Пит давно не видел, чтобы батя улыбался, и часто задавался вопросом, насколько в этом виноват он сам. Он знал, что глуповат и вряд ли найдет работу, которая поможет им с батей зажить на широкую ногу. Он не станет ни мэром, ни президентом, ни астронавтом, как ему обещала вторая мамка. Она говорила, что он может стать кем захочет, как она однажды мечтала стать знаменитой певицей. Однако теперь он знал, что это неправда, батя тоже. Он даже так и сказал, когда пропил несколько дней подряд и уже не замечал, что говорит и говорит ли вслух. «Мог бы человеком быть. Настоящим мужиком, а останешься простым фермером по колено в навозе и с соломой в голове, бушь стену подпирать и ждать счастья, да не дождешься. Ни ты, малой, и уж точно не я». Пит внимательно слушал отца и чувствовал боль, которую вызывали его слова, но сказал себе, что батя так говорит лишь из-за разочарования и злости. И еще потому, что проще оскорблять мальчика, чем собственное отражение в зеркале. Батя тоже хотел счастья, но как только вторая мама ушла, уехала в Детройт с мужчиной, которого Пит видел раз в жизни, и то случайно, старик перестал надеяться. Вообще все бросил. Женщина, которую он любил, оставила его с неродным сыном, умирающей фермой и долгими часами, чтобы сидеть, пить и думать, почему она от них отказалась.

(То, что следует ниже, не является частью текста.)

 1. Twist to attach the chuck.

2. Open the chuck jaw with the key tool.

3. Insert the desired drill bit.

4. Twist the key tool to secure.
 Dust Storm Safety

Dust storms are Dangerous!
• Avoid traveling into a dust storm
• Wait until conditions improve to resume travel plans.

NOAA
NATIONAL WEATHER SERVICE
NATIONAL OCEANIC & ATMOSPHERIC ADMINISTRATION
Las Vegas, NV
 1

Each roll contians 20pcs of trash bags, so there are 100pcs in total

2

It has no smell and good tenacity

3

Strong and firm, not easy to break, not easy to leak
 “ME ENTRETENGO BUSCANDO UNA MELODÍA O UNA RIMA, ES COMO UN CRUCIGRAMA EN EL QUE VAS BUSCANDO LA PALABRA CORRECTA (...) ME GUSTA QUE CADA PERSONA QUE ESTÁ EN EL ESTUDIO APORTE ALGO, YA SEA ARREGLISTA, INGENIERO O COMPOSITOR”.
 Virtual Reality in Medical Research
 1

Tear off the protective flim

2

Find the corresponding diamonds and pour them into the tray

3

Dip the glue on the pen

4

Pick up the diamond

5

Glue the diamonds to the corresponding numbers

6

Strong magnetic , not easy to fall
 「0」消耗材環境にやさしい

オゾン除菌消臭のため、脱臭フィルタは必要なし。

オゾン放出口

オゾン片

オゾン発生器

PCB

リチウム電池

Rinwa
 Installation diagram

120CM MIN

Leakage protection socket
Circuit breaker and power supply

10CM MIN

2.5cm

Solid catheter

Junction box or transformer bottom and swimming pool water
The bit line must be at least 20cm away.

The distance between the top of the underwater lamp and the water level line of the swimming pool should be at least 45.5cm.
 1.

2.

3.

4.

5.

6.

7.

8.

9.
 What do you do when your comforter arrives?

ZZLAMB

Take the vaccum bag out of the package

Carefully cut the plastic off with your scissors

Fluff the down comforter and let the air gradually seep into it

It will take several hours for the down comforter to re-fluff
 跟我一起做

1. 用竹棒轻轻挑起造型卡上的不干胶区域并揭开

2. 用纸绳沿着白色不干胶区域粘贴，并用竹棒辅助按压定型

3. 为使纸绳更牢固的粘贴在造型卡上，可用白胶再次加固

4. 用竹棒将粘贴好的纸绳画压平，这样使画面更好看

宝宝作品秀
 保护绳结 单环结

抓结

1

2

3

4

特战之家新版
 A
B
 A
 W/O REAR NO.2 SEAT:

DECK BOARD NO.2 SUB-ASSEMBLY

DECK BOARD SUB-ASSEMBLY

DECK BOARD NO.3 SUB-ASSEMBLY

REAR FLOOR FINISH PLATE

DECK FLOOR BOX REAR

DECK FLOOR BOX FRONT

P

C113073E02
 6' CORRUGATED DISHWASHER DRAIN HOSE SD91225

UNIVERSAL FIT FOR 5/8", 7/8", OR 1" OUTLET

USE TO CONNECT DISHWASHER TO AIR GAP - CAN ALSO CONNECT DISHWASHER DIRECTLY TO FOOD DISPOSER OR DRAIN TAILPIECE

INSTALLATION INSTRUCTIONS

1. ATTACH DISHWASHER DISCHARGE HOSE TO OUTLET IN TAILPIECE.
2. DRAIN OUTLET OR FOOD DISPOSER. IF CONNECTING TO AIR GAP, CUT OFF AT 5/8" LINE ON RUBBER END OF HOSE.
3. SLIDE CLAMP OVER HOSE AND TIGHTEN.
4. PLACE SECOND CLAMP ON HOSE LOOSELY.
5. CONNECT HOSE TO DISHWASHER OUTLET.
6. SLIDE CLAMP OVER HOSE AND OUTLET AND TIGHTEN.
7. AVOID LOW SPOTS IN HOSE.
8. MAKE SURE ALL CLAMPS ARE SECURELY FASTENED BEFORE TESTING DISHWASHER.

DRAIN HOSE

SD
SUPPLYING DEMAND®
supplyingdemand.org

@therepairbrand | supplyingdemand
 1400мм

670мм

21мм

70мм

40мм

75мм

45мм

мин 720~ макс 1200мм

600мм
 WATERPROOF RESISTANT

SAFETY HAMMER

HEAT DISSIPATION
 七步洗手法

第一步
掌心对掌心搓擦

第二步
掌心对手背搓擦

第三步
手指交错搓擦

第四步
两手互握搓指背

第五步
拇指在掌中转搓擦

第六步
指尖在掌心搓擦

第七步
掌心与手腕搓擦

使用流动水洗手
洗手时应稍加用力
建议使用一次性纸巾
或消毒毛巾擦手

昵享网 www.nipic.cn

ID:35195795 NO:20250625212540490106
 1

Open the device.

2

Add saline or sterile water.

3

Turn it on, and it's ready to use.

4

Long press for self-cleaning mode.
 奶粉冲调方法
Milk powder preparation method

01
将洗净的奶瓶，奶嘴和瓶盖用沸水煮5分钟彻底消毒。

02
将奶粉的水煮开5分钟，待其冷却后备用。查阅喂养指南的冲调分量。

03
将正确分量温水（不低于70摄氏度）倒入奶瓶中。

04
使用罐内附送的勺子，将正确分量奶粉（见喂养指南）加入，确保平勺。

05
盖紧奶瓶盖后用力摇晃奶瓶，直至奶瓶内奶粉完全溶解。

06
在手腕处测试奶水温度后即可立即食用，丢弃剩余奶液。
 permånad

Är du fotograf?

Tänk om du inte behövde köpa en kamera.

– Пожалуй что, – сказал отец так тихо, что Питу пришлось прислушиваться, хотя даже тогда он не сразу вспомнил, на какой вопрос отвечал отец. Он погрузился в свои мысли, забыл об их разговоре и теперь спешно восстанавливал его в памяти. Вспомнил, как только старик поднял бутылку виски и изучил остатки.
Батя боялся, а так как в этом состоянии Пит его видел редко – если вообще видел, – оно сильнее распалило в нем беспокойство. Он встал, отодвинув стул ногой, и обошел стол, оказавшись у отца за спиной.
– Что случилось? – спросил он.
Старик опустил бутылку, но не сводил с нее глаз.
– Растил я тебя из рук вон плохо, – сказал он. – Да и старался из рук вон, если на то пошло. Мой батя тоже был не ахти какой человек, обращался со мной паршиво, хотя какое же это оправдание.